TEXT:
How to Calculate the ROI of Online Communities

By Richard Millington

ROI People

Measuring Research Cost Savings

An online community can yield considerable innovation and research benefits to an organization. Even if your community was not created as a research or innovation vehicle, you can still create the value of the community by extracting value insights from the community.

These insights come in two forms: those which are solicited and those which are unsolicited.

Solicited feedback
  • Interviews
  • Surveys
  • Questionnaires
  • Polls
  • Direct questions
Unsolicited feedback
  • Trends
  • Audience profile data
  • Complaints
  • Requests

An entire industry has developed around market research online communities (MROC). The goal is to harness the collective sentiment, wisdom, and creativity of an audience to generate useful product ideas. However, while these might be core drivers behind an organization’s push to develop a community, they are not the only research and innovation benefits.

However, these benefits are among the most difficult to fully capture in a financial metric. These benefits fall under two categories: 1) Those which have a clear equivalent cost (e.g. undertaking research in a community compared with focus groups) and 2) Those which yield a superior performance (e.g. resolving problems faster, improved time to market for new products, or development of new product ideas).

The former proves relatively easy to quantify. We first identify the cost of undertaking research to gather qualitative and quantitative insights through other forms (e.g. focus groups, surveys, research, etc.) and then contrast this with gaining comparable insights within the community. This can be on a ‘per project’ basis or ‘cost per idea’ basis.

However, this treats all ideas as being equal. In practice, ideas from different sources might well vary in quality. Therefore, the organization might wish to further estimate the average quality of ideas from different sources, determine the difference, and adjust the measure of return accordingly.

The latter category is more complicated to accurately measure. You would need to compare performance against the community to determine the additional benefit created. This would not be a cost saving, but an additional benefit. We have decided not to delve deeper into this process here (although the value of ideas is an interesting metric). Instead, we have decided to use a simple process to determine the cost of solicited feedback.

To measure this, you need:

  1. Cost of feedback via the community (technology, staff, platform, overheads).
  2. Additional research-specific costs (software license, staff time, incentives to participate).
  3. Cost of undertaking research via equivalent methods (moderator, observer meals, respondent meals, recruitment incentives, recruitment, rooms, stationary video, computer rental, monitor, etc.).
  4. Number of research projects undertaken per year.

TASK GOAL: Update the passage of the text on community ROI between "1. Cost of feedback" and "undertaken per year.", inclusive, changing "respondent meals" to "participant meals".

SUPPLIED MATERIAL:
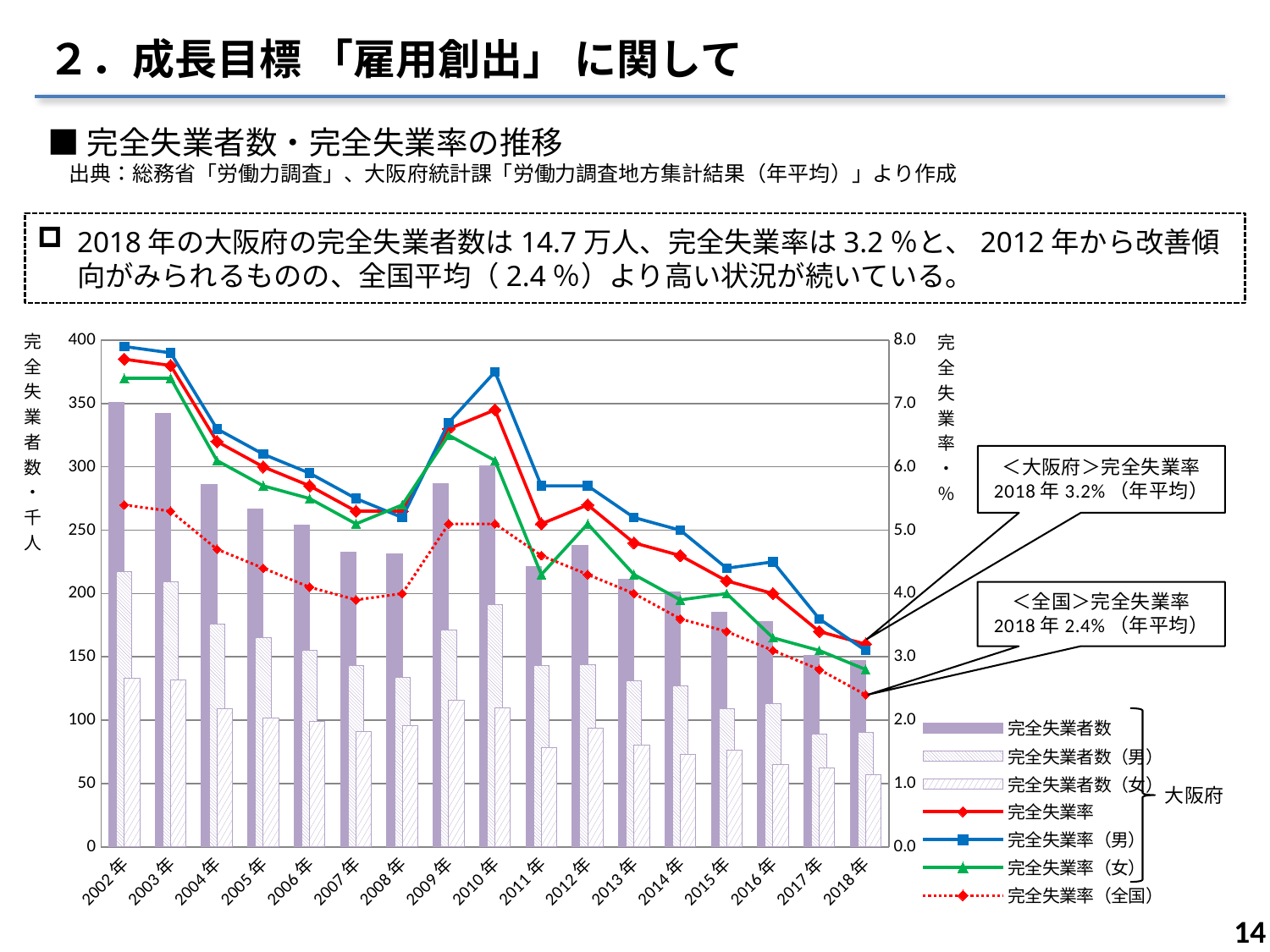
What kind of chart is shown on the slide? Combined bar and line chart What is the difference between the 2018 完全失業率 for 大阪府 and for 全国? 0.8 percentage points Does the 完全失業率（男） line rise or fall from 2010年 to 2018年? fall In 2018, which is higher: the 完全失業率 for 大阪府 or for 全国? 大阪府 What is the 2018 完全失業率 for 全国 according to the callout on the chart? 2.4% Is the 完全失業者数 value for 2018年 greater or less than 200? less What is the 2018 完全失業率 for 大阪府 according to the callout on the chart? 3.2% How many years are shown on the x axis of the chart? 17 Is the 完全失業者数 value for 2002年 greater or less than 300? greater How many series does the chart legend list? 7 In 2010年, which is higher: 完全失業率（男） or 完全失業率（女）? 完全失業率（男） In which year is the 完全失業者数 bar the highest? 2002年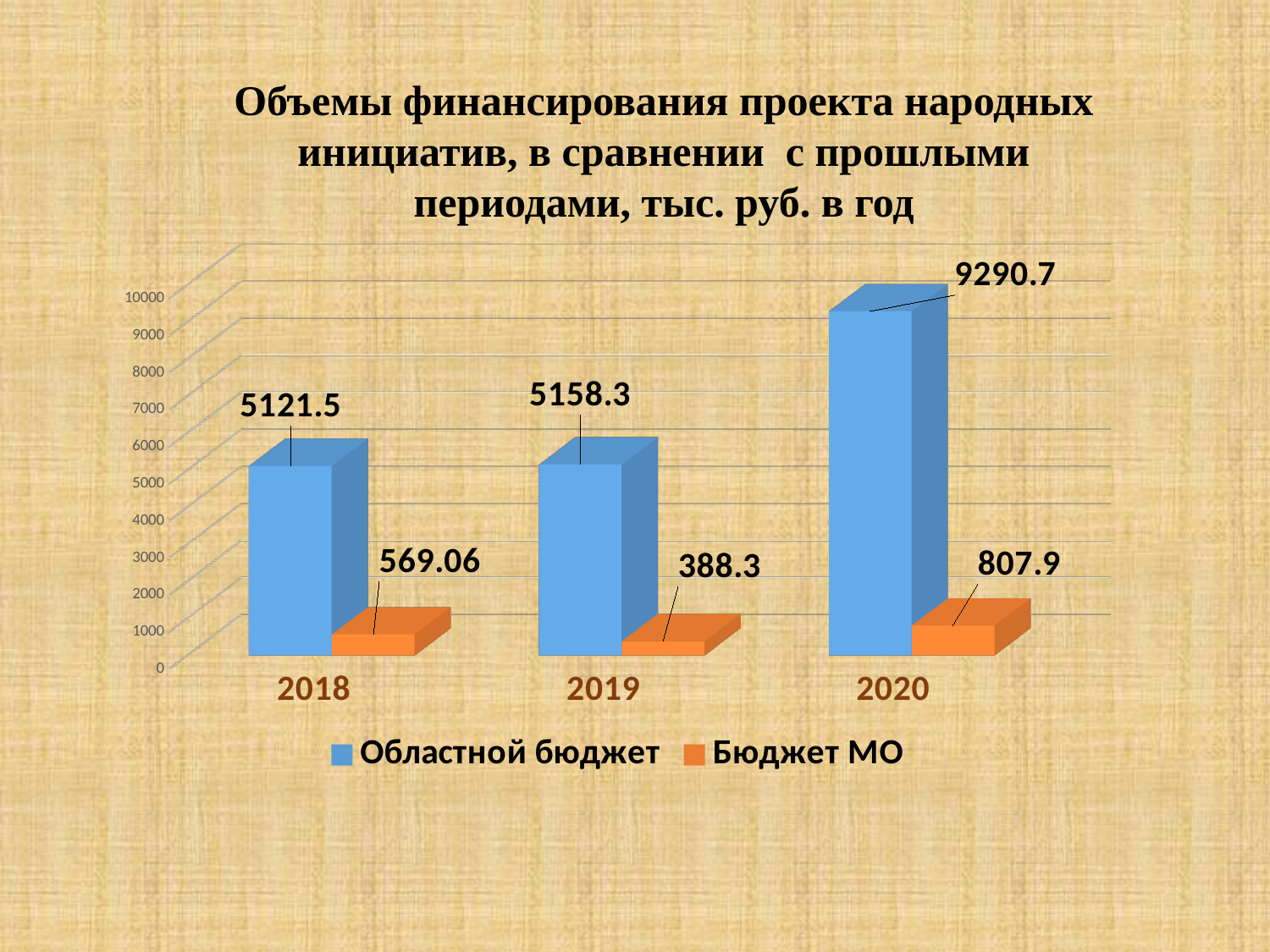
Which colour represents Бюджет МО in the chart? Orange What kind of chart is shown on the slide? Bar chart Which year has the highest value for Областной бюджет? 2020 What is the value for Бюджет МО in 2020? 807.9 What is the value for Бюджет МО in 2019? 388.3 What is the value for Областной бюджет in 2020? 9290.7 Which year has the lowest value for Бюджет МО? 2019 What is the difference between the Областной бюджет values for 2020 and 2019? 4132.4 How many years are shown on the x axis? 3 Which is larger: Бюджет МО in 2018 or Бюджет МО in 2020? Бюджет МО in 2020 What is the value for Областной бюджет in 2018? 5121.5 How many series does the legend list? 2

RESULT:
1. Cost of feedback via the community (technology, staff, platform, overheads).
  2. Additional research-specific costs (software license, staff time, incentives to participate).
  3. Cost of undertaking research via equivalent methods (moderator, observer meals, participant meals, recruitment incentives, recruitment, rooms, stationary video, computer rental, monitor, etc.).
  4. Number of research projects undertaken per year.